Although widely used and invariant between our comparisons, these cell lines nevertheless contain unwanted mutations in addition to TP53. To understand this potential confounding source of variation, we leveraged our WGBS data to investigate the extent to which this could affect our interpretation (Supplemental Fig. S8A). Across the non-isogenic cell lines, we found that 9293–50,726 (20%–42%) SNVs were specific to the cell lines, underscoring the high background genetic variations across cancer cell lines (Supplemental Fig. S8B). However, between the isogenic cell lines (comparing TP53 WT and KO), there were only 1–1621 (0%–1%) SNVs that were not shared between the isogenic pairs (Supplemental Fig. S8C). This result suggests that even though mutations accumulate over time after isogenic cell lines are established, background genetic variations remain two orders of magnitude higher than newly acquired mutations.

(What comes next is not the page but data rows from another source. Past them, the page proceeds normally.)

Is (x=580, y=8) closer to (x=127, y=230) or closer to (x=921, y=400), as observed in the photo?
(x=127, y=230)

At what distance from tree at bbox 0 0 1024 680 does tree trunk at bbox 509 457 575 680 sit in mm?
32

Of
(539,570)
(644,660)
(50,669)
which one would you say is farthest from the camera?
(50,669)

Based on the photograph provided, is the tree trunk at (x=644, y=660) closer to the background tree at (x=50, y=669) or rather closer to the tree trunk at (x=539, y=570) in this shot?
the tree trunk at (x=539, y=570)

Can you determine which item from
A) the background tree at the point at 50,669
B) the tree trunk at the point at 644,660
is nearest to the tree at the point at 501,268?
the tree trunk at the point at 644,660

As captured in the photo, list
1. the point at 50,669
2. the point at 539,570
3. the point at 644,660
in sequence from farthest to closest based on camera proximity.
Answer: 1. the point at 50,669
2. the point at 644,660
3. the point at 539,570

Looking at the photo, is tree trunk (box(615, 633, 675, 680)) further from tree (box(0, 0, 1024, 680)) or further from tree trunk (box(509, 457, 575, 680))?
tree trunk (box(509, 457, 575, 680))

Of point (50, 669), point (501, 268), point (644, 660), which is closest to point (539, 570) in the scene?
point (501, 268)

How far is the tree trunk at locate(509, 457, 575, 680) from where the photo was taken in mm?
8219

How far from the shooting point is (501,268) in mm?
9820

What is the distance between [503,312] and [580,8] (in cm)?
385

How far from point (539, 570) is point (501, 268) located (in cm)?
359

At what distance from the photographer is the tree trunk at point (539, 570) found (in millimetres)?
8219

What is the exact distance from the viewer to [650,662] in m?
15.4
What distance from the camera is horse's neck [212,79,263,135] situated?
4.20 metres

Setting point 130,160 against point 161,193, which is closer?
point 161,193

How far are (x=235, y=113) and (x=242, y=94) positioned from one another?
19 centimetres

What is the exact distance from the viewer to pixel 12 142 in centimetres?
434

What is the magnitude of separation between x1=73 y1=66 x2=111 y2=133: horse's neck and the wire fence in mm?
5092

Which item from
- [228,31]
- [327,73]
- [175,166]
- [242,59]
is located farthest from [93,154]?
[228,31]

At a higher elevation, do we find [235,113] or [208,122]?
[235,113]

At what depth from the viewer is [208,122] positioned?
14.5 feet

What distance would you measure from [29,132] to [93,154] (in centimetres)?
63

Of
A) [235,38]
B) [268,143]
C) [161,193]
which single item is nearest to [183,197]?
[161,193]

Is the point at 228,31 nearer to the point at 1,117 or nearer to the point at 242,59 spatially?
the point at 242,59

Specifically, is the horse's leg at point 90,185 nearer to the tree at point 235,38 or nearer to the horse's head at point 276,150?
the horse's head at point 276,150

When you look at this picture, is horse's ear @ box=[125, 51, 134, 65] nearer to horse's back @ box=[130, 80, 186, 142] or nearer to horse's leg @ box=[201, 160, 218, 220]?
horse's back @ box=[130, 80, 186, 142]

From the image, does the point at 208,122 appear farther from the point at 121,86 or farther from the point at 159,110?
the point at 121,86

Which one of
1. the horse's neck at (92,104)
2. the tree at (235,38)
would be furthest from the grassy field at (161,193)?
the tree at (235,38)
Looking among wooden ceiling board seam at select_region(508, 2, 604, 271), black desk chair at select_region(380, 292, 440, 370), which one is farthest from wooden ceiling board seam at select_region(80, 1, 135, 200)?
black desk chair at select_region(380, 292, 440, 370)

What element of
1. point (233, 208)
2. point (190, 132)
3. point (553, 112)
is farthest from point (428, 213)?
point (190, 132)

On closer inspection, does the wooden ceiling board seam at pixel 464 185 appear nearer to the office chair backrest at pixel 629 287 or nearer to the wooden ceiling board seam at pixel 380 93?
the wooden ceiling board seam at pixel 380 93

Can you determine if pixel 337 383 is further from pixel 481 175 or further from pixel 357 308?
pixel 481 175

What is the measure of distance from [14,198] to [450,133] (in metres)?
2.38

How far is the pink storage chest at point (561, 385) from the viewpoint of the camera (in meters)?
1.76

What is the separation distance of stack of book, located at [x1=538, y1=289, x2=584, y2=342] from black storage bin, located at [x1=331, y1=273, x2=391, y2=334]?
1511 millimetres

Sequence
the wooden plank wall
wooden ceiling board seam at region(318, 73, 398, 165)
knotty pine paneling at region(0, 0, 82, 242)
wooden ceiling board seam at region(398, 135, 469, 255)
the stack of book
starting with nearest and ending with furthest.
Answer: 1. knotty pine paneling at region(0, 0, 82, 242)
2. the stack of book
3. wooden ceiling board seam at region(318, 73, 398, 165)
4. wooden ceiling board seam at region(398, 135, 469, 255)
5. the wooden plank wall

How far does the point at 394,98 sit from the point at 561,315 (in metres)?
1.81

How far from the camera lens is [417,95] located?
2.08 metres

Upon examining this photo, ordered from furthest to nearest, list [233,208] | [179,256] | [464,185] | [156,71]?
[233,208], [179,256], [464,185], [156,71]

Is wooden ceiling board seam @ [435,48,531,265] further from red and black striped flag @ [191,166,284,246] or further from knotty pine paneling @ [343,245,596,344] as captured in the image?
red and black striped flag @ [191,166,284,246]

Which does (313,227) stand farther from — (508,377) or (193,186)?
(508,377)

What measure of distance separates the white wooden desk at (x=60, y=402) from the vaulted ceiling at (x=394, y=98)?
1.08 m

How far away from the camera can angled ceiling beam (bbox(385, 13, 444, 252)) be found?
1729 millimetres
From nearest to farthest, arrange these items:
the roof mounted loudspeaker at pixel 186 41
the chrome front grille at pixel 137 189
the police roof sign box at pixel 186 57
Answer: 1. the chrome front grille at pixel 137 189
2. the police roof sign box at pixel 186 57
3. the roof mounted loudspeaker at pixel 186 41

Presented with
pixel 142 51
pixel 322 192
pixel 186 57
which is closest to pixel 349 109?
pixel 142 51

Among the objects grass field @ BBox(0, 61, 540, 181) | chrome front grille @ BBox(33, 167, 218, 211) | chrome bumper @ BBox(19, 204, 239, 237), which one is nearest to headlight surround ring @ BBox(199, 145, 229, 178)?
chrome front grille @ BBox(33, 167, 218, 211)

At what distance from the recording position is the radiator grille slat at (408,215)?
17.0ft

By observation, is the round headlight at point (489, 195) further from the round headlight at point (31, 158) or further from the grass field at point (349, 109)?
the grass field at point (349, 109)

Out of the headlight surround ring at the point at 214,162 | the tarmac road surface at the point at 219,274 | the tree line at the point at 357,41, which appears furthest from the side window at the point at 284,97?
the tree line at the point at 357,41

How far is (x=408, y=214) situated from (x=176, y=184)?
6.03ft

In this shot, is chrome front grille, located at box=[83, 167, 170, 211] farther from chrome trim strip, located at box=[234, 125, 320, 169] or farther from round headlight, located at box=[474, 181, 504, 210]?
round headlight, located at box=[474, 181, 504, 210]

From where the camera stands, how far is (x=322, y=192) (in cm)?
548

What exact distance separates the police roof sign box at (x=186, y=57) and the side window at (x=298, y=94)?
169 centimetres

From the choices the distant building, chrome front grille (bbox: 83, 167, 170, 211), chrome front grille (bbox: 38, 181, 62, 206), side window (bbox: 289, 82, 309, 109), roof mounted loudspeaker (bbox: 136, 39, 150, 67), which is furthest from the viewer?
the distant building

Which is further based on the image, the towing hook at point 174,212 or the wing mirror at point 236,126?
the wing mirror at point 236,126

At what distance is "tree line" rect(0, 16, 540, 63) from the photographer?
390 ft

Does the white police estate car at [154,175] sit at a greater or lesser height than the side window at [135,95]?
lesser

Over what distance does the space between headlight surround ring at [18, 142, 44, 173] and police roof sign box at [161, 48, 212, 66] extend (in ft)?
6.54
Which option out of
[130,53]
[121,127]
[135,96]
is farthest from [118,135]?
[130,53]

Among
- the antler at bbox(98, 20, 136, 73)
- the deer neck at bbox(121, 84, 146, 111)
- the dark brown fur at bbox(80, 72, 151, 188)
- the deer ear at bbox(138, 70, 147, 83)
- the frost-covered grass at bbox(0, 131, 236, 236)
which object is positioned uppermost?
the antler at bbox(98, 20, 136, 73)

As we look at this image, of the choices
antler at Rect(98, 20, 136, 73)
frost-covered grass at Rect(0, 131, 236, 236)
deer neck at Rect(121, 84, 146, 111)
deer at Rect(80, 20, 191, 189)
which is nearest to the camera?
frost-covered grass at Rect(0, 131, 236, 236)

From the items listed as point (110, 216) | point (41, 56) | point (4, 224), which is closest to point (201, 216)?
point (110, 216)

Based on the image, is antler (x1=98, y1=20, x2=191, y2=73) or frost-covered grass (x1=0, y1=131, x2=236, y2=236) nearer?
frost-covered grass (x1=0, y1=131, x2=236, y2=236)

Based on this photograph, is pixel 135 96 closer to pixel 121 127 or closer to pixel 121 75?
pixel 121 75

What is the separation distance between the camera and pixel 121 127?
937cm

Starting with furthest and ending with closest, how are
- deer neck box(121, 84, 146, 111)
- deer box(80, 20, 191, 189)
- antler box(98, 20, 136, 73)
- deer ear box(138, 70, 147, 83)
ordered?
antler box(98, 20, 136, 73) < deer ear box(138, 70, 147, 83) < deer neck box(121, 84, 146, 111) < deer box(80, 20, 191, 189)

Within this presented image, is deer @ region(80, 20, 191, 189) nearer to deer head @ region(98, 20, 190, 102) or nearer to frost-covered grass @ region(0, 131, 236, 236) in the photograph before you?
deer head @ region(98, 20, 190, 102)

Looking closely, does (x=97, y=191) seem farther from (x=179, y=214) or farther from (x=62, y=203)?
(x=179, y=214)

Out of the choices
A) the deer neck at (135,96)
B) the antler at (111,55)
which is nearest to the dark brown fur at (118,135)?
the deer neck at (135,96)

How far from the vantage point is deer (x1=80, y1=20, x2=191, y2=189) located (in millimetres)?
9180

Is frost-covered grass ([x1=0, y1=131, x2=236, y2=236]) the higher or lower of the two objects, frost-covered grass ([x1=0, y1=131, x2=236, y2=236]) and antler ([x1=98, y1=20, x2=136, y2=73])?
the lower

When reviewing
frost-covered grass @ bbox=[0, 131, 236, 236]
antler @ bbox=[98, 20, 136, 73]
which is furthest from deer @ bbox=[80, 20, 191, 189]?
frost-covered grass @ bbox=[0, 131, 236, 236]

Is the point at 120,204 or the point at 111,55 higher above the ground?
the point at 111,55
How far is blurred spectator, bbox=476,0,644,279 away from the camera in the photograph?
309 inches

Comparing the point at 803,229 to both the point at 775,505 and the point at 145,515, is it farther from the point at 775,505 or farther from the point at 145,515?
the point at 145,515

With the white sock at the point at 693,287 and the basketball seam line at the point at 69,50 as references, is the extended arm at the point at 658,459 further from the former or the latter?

Although TP53 has a rather extensive and complex regulatory network, we seem to have unveiled a simple principle from both transcriptional and epigenomic aspects: TP53 activated promoter activities of TEs through direct binding to TE loci with TP53 binding motifs and indirectly repressed TEs via intermediate partners. Previous work suggests that TP53 binding events did not necessarily correlate with transactivation of nearby genes, and TP53 frequently accesses closed chromatin regions (Su et al. 2015). We investigated TP53-mediated TE activation and repression by first identifying actively transcribed transcripts and subsequently looking for potential regulation by TP53. Epigenomic evidence suggested that ∼70% of the DET promoters had accessible chromatin. Among CpG-island-containing TE-derived promoter regions, DNA methylation was lower in those driving DETs than non-DETs. Whereas DET promoters often colocalized with accessible chromatin and lowly methylated regions, DARs had strong enrichment in LTR subfamilies and universal enrichment for TP53 binding motifs in the presence of activated TP53. ChIP-seq further supported this observation by providing direct binding evidence in TE subfamilies including LTR10 and MER61. In summary, active and accessible epigenomic regions facilitate direct regulation of TP53 on its TE targets.
Nearly one third of TP53 binding sites across the genome overlap with TEs, and TEs contain more robust binding motifs than non-TE regions for TP53 (Wang et al. 2007; Su et al. 2015). However, TP53-TE subfamily specificity had remained unexplored. Upon acute TP53 expression restoration, promoters originating from MER61C elements were universally enriched by all cell lines. Upon doxorubicin treatment, additional TE subfamilies that were enriched in chronic WT TP53-expressing cells in control became enriched in TP53-restored cells. The same TE subfamilies can act as potential promoters in both activated and repressed transcripts due to sequence variations across copies, leading to the presence of different transcription factor binding motifs and divergent regulatory functions.
We also found that MER61C drove several previously discovered direct TP53-downstream noncoding transcripts, such as PINCR, PURPL, and AC093866.1 (Chaudhary et al. 2017; Li et al. 2017; Guo et al. 2021). These noncoding transcripts, activated by TP53, were oncogenic in nature and have been shown to play important roles in tumorigenesis. In contrast, none of the classic TP53 DNA damage pathway targets, despite being upregulated in our model, adopted TE promoters. Thus, we propose that TEs function as potential partners-in-crime with oncogenes, which leverage the large reservoir of TP53 binding motifs in TEs to bypass TP53-mediated cell death pathways (Jang et al. 2019; Shah et al. 2023; Ivancevic et al. 2024).
Although LR-RNA-seq provided a confident profile of TE-derived promoters and transcripts, other short-read sequencing-based epigenetics profiling, such as DNA methylation and chromatin accessibility, were still limited by the repetitive nature of TEs, especially for young TE subfamilies. For example, the absence of young LINE subfamilies in the differential chromatin accessibility analysis could possibly be attributed to the removal of multi-mapped reads (Supplemental Fig. S9). We hope technology advancement can help us overcome this long-standing hurdle for studying young TE elements in the future.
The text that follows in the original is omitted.